Begin Material provided
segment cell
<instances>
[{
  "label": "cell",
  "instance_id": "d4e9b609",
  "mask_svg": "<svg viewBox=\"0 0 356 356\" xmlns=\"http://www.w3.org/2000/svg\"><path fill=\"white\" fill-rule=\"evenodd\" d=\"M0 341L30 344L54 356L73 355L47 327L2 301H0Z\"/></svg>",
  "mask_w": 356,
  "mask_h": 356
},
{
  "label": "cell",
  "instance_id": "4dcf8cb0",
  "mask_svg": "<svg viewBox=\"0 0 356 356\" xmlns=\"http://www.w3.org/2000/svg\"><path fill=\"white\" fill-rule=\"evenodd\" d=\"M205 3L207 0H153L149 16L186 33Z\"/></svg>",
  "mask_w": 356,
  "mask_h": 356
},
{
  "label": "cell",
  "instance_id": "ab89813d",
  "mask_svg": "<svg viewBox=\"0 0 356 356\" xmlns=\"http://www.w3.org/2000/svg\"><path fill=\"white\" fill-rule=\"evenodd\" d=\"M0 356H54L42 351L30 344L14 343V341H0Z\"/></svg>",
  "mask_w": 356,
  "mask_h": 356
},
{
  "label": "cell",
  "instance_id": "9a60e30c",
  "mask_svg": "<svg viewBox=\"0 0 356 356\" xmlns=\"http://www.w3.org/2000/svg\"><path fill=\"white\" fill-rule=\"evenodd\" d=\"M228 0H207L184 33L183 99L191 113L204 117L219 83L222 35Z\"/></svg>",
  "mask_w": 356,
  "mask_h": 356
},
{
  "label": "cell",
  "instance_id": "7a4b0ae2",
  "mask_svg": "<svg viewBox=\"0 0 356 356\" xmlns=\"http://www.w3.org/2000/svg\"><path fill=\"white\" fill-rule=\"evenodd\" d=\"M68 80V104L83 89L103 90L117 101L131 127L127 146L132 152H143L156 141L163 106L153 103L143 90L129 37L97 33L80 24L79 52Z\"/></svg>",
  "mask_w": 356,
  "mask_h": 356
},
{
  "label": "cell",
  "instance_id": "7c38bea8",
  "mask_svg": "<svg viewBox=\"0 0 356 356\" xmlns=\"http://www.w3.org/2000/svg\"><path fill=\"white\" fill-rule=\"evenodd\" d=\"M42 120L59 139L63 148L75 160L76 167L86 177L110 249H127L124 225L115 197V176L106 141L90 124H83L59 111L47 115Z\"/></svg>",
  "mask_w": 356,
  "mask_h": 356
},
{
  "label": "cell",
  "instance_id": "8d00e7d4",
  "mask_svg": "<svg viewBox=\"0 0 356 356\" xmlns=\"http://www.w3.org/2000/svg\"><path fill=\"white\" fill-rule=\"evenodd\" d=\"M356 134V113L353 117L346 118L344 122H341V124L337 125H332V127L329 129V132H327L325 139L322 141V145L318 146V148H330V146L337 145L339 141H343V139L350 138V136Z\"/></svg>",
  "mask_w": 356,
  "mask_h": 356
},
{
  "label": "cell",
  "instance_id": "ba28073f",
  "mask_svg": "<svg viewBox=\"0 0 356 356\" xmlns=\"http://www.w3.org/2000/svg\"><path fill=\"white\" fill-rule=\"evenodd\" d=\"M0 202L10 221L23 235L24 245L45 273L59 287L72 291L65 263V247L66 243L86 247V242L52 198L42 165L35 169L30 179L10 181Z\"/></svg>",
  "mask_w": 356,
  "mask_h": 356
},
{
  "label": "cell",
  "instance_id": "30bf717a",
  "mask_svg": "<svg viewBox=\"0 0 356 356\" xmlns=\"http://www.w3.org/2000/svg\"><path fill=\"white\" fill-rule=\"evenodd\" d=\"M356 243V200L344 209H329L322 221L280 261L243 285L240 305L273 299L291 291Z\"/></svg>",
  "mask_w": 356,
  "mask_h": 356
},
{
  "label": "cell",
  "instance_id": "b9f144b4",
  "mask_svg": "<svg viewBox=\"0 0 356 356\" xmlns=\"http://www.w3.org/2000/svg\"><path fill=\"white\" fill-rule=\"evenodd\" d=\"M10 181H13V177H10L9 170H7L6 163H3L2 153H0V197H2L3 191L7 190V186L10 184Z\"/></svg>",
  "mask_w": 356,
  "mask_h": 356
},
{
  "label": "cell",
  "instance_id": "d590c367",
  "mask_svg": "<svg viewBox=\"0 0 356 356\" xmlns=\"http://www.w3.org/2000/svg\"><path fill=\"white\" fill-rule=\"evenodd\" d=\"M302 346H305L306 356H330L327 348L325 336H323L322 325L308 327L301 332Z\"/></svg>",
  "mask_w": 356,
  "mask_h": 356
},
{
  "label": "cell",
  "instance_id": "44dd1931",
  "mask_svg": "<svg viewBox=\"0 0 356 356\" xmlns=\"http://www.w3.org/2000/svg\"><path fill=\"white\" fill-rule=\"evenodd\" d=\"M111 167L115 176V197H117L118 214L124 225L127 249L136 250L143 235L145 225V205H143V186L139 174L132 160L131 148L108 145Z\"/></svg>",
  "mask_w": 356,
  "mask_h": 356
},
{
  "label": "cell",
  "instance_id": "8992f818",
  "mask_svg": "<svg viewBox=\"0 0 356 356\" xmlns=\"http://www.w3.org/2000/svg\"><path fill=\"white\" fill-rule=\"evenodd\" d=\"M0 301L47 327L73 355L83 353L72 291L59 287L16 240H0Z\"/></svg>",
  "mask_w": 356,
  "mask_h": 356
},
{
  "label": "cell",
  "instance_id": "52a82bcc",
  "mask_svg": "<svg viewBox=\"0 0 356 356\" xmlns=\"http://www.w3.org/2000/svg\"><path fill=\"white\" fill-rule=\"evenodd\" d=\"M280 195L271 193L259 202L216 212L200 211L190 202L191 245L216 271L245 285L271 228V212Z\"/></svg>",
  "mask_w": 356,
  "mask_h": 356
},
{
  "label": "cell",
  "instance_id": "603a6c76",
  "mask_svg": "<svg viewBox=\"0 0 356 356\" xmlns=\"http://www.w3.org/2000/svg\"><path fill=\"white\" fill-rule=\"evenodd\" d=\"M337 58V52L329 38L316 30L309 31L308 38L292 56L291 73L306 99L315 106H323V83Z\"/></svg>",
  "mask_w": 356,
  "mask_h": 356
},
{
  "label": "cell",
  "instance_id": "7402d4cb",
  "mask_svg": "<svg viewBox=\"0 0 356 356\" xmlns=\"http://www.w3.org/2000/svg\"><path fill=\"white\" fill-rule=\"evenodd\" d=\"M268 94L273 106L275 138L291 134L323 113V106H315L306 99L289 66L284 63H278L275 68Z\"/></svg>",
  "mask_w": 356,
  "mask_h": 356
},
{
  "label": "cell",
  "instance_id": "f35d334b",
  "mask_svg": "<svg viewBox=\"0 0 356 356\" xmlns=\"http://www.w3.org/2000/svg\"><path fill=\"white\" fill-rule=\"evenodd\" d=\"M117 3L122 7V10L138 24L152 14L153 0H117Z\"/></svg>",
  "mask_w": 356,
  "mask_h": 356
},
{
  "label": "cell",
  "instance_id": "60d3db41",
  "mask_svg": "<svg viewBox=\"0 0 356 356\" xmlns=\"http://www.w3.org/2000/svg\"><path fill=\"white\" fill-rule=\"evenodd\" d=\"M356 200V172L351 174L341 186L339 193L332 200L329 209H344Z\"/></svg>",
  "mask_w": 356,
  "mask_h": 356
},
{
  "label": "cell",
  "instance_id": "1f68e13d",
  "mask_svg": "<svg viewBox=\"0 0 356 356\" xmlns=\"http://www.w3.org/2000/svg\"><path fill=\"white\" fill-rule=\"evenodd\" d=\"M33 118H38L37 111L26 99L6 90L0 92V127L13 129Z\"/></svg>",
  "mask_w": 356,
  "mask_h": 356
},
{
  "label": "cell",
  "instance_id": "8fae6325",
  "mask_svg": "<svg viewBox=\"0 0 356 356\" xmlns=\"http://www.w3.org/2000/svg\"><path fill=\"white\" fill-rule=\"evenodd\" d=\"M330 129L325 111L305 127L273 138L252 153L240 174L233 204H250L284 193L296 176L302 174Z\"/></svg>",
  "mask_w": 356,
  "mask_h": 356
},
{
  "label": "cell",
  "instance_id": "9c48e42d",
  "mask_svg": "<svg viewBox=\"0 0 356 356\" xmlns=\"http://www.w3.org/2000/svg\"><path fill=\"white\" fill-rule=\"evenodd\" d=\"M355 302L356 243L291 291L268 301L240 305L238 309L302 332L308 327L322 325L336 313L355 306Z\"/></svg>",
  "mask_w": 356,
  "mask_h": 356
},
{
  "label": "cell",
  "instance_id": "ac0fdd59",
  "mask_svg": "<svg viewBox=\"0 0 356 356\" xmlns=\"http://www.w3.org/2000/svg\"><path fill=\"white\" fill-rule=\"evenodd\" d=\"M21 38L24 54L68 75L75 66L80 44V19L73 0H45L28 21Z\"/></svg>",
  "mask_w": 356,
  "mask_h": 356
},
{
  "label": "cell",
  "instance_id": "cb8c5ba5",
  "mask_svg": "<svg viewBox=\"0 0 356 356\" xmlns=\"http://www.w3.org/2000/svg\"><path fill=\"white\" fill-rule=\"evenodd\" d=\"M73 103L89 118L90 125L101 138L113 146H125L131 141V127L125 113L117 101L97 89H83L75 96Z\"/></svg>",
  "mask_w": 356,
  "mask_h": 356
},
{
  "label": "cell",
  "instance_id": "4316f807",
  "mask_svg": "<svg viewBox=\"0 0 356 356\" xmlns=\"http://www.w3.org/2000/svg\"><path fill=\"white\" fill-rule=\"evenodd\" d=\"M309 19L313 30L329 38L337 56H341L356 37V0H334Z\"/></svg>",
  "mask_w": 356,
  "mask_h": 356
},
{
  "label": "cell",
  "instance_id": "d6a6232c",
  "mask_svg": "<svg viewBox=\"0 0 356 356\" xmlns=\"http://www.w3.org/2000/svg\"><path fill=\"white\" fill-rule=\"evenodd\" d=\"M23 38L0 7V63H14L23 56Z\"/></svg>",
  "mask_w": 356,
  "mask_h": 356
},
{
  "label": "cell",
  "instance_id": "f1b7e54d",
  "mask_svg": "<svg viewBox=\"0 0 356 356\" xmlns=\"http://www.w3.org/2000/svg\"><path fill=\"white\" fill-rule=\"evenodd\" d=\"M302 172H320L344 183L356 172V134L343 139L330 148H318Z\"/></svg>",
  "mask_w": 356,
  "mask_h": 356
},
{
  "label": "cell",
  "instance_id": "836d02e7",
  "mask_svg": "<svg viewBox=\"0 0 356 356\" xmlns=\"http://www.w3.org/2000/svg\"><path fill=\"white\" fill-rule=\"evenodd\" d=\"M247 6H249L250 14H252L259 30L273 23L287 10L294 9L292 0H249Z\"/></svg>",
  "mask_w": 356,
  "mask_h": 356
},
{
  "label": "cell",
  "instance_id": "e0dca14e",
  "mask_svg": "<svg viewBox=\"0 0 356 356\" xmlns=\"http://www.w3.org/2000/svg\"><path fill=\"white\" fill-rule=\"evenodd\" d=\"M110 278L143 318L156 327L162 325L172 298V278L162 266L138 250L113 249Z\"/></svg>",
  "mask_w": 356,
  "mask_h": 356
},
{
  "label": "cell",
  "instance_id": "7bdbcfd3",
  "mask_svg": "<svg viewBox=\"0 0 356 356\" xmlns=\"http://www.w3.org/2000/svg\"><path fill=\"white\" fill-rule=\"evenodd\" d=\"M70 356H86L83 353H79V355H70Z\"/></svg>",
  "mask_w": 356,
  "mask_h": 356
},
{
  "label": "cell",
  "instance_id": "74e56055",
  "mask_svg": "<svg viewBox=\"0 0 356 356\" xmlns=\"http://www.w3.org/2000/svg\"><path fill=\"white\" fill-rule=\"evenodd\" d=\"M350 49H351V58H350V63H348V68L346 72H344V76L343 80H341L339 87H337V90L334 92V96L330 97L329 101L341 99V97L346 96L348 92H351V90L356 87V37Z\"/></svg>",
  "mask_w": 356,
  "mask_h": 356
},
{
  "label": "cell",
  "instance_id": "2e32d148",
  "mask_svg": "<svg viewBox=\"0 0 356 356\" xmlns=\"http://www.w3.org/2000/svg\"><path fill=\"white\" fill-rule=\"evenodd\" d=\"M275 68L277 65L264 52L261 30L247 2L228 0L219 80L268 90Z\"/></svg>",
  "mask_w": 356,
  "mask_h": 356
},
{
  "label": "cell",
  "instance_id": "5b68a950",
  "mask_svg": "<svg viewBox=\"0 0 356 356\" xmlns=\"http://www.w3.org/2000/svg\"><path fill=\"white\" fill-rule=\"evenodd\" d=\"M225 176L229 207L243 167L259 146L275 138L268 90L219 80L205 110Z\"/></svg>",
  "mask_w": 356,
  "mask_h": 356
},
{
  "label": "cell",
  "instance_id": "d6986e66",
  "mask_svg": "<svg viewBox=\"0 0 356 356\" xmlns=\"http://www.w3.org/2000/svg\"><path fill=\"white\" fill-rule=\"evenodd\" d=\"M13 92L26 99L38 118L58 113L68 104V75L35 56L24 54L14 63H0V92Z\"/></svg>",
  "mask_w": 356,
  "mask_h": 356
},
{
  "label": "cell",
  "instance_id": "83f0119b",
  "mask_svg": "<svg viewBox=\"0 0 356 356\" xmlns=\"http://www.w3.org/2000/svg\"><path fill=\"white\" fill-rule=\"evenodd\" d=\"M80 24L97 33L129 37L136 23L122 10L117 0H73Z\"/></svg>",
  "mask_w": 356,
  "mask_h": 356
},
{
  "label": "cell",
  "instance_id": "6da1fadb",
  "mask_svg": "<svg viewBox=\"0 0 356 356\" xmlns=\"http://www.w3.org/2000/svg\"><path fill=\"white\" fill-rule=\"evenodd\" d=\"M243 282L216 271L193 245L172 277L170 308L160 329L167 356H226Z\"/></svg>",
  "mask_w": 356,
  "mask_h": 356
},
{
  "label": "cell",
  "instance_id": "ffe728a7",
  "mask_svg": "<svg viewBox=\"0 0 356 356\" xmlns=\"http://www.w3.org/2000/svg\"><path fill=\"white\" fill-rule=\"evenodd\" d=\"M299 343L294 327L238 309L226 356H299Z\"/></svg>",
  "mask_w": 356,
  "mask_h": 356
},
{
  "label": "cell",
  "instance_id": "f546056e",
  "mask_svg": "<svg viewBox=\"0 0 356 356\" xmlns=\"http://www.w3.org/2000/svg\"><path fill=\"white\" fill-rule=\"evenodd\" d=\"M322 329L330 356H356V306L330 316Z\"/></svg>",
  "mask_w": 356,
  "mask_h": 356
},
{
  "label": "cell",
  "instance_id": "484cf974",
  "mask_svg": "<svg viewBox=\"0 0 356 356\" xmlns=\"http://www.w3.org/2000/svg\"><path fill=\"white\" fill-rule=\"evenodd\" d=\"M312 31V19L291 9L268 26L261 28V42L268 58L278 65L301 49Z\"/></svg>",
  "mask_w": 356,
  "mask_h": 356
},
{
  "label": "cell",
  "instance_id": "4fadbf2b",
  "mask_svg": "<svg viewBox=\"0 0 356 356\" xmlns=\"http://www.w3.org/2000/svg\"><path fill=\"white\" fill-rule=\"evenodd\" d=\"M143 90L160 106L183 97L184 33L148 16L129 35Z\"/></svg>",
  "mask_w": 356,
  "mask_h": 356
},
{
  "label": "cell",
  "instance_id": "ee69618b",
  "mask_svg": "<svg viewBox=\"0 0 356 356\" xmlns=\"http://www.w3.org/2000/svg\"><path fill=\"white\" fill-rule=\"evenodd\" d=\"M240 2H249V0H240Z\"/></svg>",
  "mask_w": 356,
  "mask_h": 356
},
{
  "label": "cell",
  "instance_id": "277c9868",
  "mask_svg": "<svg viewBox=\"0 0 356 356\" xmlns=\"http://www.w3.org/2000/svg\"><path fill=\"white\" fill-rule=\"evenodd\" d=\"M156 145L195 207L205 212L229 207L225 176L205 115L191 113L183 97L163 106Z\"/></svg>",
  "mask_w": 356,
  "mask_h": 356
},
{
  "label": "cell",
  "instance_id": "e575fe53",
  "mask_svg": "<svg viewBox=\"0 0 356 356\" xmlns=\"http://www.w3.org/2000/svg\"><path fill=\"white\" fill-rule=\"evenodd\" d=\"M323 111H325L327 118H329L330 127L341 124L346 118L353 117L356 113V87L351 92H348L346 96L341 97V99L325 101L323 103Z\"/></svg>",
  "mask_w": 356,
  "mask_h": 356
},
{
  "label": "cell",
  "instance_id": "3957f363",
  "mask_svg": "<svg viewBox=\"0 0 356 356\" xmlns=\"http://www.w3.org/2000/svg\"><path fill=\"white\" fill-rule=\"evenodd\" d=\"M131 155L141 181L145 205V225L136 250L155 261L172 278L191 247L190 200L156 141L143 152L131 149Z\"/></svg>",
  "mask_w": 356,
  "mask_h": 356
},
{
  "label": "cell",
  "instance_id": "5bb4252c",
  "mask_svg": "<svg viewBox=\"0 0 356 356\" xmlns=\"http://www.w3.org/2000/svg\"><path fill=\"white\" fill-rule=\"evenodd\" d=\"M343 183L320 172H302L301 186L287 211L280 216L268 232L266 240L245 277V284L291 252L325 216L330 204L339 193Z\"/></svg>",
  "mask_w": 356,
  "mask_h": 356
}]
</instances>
End Material provided
Rewrite the stretch from the start of the records through the line containing "0H207L184 33L183 99L191", replacing "instance_id" with "object_id" and leaving everything else unchanged.

segment cell
<instances>
[{
  "label": "cell",
  "object_id": "d4e9b609",
  "mask_svg": "<svg viewBox=\"0 0 356 356\" xmlns=\"http://www.w3.org/2000/svg\"><path fill=\"white\" fill-rule=\"evenodd\" d=\"M0 341L30 344L54 356L73 355L47 327L2 301H0Z\"/></svg>",
  "mask_w": 356,
  "mask_h": 356
},
{
  "label": "cell",
  "object_id": "4dcf8cb0",
  "mask_svg": "<svg viewBox=\"0 0 356 356\" xmlns=\"http://www.w3.org/2000/svg\"><path fill=\"white\" fill-rule=\"evenodd\" d=\"M205 3L207 0H153L149 16L186 33Z\"/></svg>",
  "mask_w": 356,
  "mask_h": 356
},
{
  "label": "cell",
  "object_id": "ab89813d",
  "mask_svg": "<svg viewBox=\"0 0 356 356\" xmlns=\"http://www.w3.org/2000/svg\"><path fill=\"white\" fill-rule=\"evenodd\" d=\"M0 356H54L42 351L30 344L14 343V341H0Z\"/></svg>",
  "mask_w": 356,
  "mask_h": 356
},
{
  "label": "cell",
  "object_id": "9a60e30c",
  "mask_svg": "<svg viewBox=\"0 0 356 356\" xmlns=\"http://www.w3.org/2000/svg\"><path fill=\"white\" fill-rule=\"evenodd\" d=\"M228 0H207L184 33L183 99L191 113L204 117L219 83L222 35Z\"/></svg>",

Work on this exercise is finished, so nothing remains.